The memory management has been mentioned numerous times and still remains huge topic. virtual vs. physical memory, physical frame allocation, MMUs, page faults, address space layout, and demand paging and swapping are familiar terms for every undergrad in college. In monolithic kernels such as Linux, much of the functionality is handled in kernel. However, there are OSes, such as Barrelfish, that takes a different approach by pushing these functionalities to user space. Many concept here will thus be borrowed from the Barrelfish OS. I also borrow some materials from the main pdf from Barrelfish course materials provided by Professor Simon Peter.
Memory Management in General
Microkernels like L4, Mach, Chorus, and Spring, trapped page faults in the kernel but then reflected them up to other processes which carried out the actual page fault handling. This was done on a per-region basis, so each area of virtual memory was associated with some paging server. Memory objects could be shared between different processes and mapped differently in different address spaces.

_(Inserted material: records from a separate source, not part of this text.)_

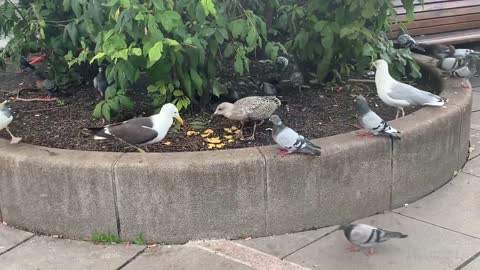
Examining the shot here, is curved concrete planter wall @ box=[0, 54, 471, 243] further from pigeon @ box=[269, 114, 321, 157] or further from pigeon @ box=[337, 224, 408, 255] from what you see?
pigeon @ box=[337, 224, 408, 255]

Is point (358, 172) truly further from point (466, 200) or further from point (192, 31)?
point (192, 31)

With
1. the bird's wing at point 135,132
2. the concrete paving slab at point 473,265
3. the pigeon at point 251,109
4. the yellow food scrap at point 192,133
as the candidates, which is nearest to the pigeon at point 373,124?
the pigeon at point 251,109

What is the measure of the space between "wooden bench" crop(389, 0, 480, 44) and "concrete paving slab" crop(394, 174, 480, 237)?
13.4ft

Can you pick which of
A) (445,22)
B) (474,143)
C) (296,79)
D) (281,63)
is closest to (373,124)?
(296,79)

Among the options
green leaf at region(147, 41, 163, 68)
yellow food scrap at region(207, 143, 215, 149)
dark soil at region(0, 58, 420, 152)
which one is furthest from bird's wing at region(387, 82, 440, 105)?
green leaf at region(147, 41, 163, 68)

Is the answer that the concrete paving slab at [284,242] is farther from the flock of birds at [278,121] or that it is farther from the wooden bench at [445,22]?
the wooden bench at [445,22]

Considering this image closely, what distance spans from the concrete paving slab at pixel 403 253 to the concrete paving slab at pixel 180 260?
46cm

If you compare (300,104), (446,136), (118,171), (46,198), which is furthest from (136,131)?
(446,136)

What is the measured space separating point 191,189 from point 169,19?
50.3 inches

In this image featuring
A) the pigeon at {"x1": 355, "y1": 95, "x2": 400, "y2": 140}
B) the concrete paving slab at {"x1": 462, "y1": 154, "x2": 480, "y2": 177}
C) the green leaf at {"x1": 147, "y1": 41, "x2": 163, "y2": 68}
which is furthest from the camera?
the concrete paving slab at {"x1": 462, "y1": 154, "x2": 480, "y2": 177}

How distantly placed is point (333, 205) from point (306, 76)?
2422mm

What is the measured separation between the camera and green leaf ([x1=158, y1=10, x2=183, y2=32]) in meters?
4.46

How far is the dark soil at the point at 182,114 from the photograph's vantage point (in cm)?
497

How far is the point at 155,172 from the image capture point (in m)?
4.18
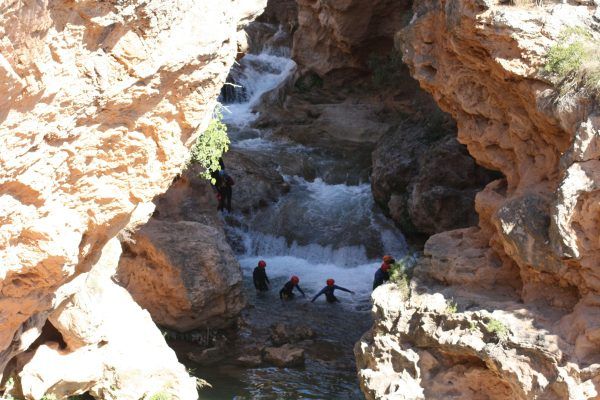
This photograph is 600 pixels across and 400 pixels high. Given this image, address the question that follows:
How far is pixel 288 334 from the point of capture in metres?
14.6

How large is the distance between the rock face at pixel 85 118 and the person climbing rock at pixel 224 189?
10.5 m

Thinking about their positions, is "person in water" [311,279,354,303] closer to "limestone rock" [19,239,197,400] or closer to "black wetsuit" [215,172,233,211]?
"black wetsuit" [215,172,233,211]

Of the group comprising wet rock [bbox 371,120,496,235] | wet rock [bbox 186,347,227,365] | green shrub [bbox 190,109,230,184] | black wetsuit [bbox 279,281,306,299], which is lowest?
wet rock [bbox 186,347,227,365]

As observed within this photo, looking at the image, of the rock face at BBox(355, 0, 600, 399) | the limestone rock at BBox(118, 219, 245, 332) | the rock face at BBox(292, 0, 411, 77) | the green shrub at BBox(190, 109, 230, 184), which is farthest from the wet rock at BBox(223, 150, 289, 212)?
the rock face at BBox(355, 0, 600, 399)

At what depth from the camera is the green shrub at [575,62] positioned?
9539mm

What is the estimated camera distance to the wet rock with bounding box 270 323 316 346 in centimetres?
1447

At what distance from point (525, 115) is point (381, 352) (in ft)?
12.8

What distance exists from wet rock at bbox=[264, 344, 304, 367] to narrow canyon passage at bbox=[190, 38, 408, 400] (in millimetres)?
130

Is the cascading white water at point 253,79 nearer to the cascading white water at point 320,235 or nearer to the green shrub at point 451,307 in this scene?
the cascading white water at point 320,235

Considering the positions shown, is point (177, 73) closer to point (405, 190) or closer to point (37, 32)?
point (37, 32)

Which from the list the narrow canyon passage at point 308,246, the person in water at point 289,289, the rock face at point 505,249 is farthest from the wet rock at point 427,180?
the rock face at point 505,249

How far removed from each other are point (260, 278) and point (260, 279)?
3 centimetres

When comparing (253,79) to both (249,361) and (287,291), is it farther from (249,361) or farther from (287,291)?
(249,361)

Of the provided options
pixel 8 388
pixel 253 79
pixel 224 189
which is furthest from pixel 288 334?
pixel 253 79
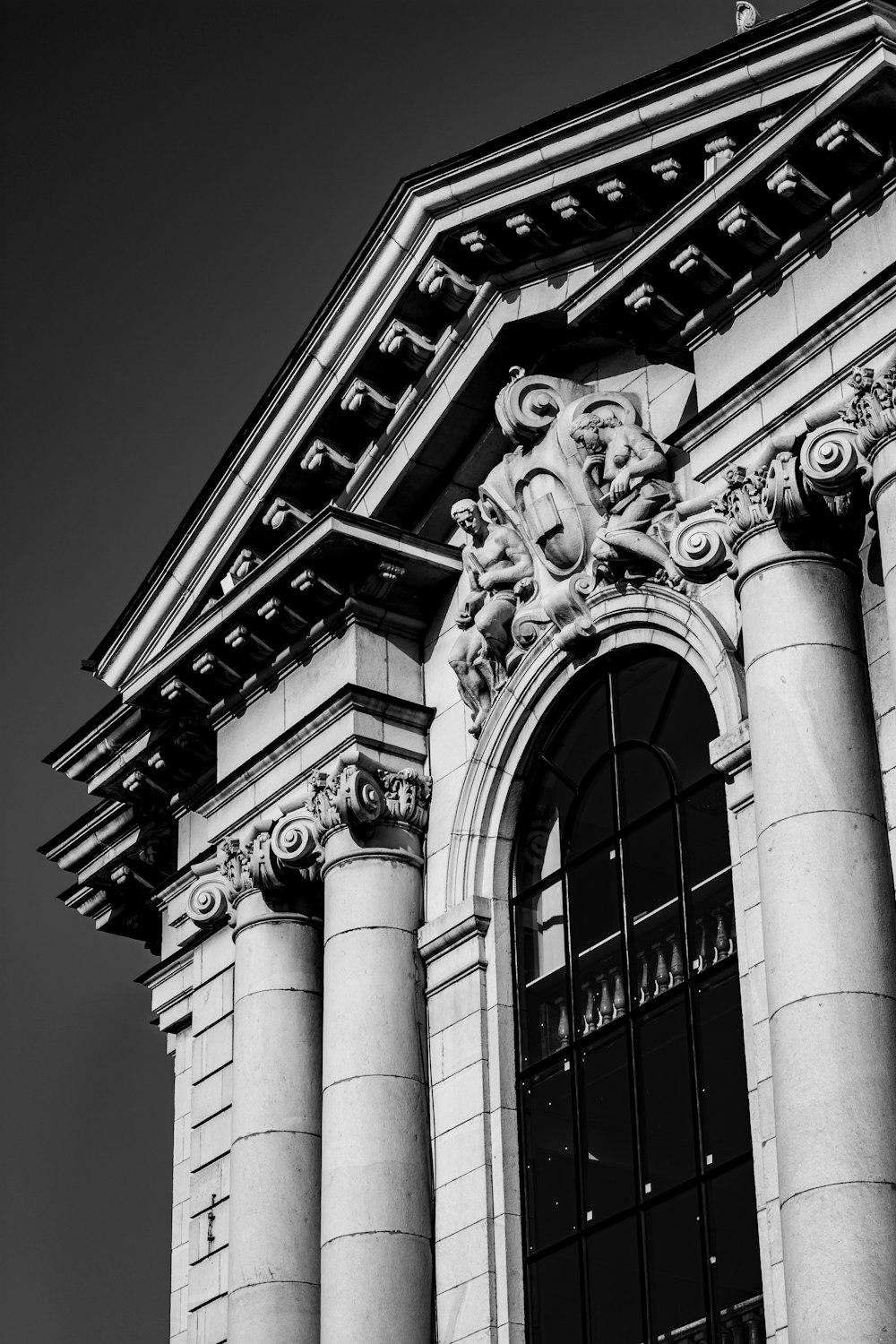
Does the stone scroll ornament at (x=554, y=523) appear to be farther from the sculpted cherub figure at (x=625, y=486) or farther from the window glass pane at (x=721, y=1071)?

Such abstraction means that what happens when a page fault happens is entirely dependent on the code in the user-level pager. This design is highly extensible since it’s all user code and thus isolated, which means that if a user-level pager crashes, there’s a good chance the rest of the OS can continue quite happily since much of the functionality is moved away from the kernel.
However, moving functionality out of the kernel an important question: if user-space processes can manipulate virtual address spaces, how can we make sure that one user’s program can’t manipulate another address space and memory? Here we will introduce the concept of capabilities.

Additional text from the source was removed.